特に恋愛の部分が先に頭の中に出来上がってしまっているオタクは多い感じはします。
 「頭の中にある恋愛と違うぐらいなら、無理に付き合う必要もないし、焦らなくてもいいか」との考えが、特に恋愛していなくても危機感は正直生まれないにつながるのではないでしょうか。これはおそらくまともに恋をする前にフィクションを取ってしまった(ドラマか、漫画か各自違うでしょうが)ために起こるのでしょう。
ようするに先に頭に異性、恋愛があり、次に現実の異性、恋愛が来る感じです。先に出来上がってしまい、現実の恋愛、異性に違和感が生まれる、生まれたと言っていいかもしれません。私もあったと思います。

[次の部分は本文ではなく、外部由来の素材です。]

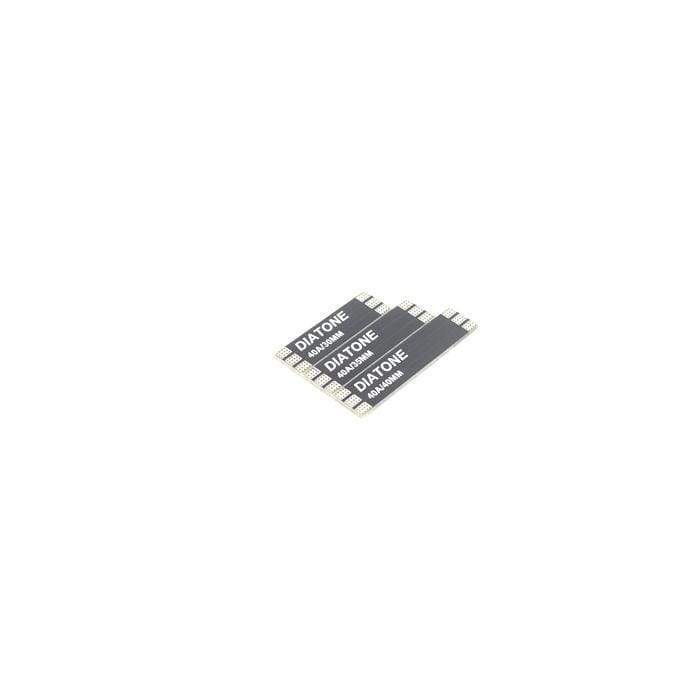 DIATONE ESC Power Distribution Board 3-6S - Accessories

 一般人も多少はあるのでしょうが、我々は特にそれ(頭で考えている)が強いのだと思います。オタク恋愛娯楽は、プラトニック路線がより強く(現実の恋愛との対比でしょうが)、現実恋愛はフランクです。この乖離もなかなか恋愛しずらく、どこか嫌悪感を抱かせている原因なのではなかろうか。前文で「恋に恋していた」と書いたのは、独立した他者というよりも自分の中の恋愛観、自分の中の異性像に相手を当てはめ恋をしていたのではないかとつまり相手と付き合っているのに、相手そのものを見ていなかった、存在が弱かったとの意味です。恋愛ごっこをしていたんだと思います。この事を自分で発見できたのはよかったと思っています。ただこれが脱オタしたからなのか、そうじゃないのかはよくわかりません。これからは、ありのままの自分でありのままの異性とありのまま恋愛できる気がしています。

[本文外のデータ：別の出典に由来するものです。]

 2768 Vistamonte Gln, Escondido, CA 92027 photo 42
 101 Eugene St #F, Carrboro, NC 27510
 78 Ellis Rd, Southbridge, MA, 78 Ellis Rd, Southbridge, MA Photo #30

 人生観の変化ですが、なにかとても主体的に動いている気がし、精神的に楽になった気がしています。オタク娯楽も一般娯楽も私にとって補償や同一視の面が、人よりも強かったんだと思います。特にキャラ作りが無意識の内に結構あったみたいで肩の荷が下りたような感覚です。補償や同一視ですんでいた事を色々やってみたいと考えています。恥ずかしい話ですが自分の人生を生きている感じがすごくします。
正直脱オタしなくても恋愛も結婚もできたと思いますが、私はやってよかったと考えています。脱オタよりもその過程において自分の内面に目を向ける事を今までちゃんとした事が無かったので、色々見えたものがあったし成長したと自分で感じる事ができたからです。

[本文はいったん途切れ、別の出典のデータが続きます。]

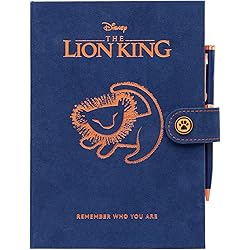 Le Roi Lion - Grupo Erik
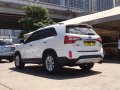 2015 Kia Sorento EX 4x4 7Seater Diesel A/T-10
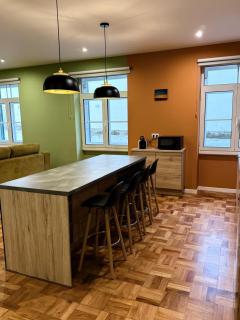 Apartment Minorca 2 - 6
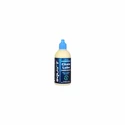 Squirt lubes    Viasz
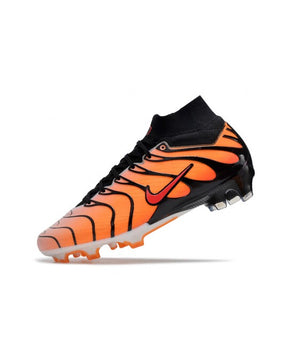 Chuteira Nike Air Zoom Mercurial Superfly 9 Elite - Campo - VELOP SPORTS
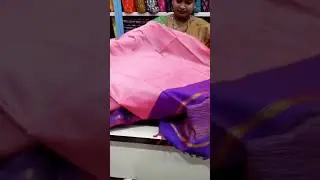 Pochampally sico dress materials, wholesale prices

※シロクマ注:句読点の位置幾つか以外は原文ママです。荒削りな文章かもしれませんし、「これはモテだ!」などと批判する人もいるかもしれませんが、少なくとも私はかなり気になりました。“私達は、オタは、異性に恋しているのか?それともメディアを通して形成された何かを異性に仮託して視た気になっているのか?”は重要な指摘だとおもいます。オタクに限ったことではなく、私やあなたは、異性・恋愛に対してどこの何を実際は視ているんでしょうね?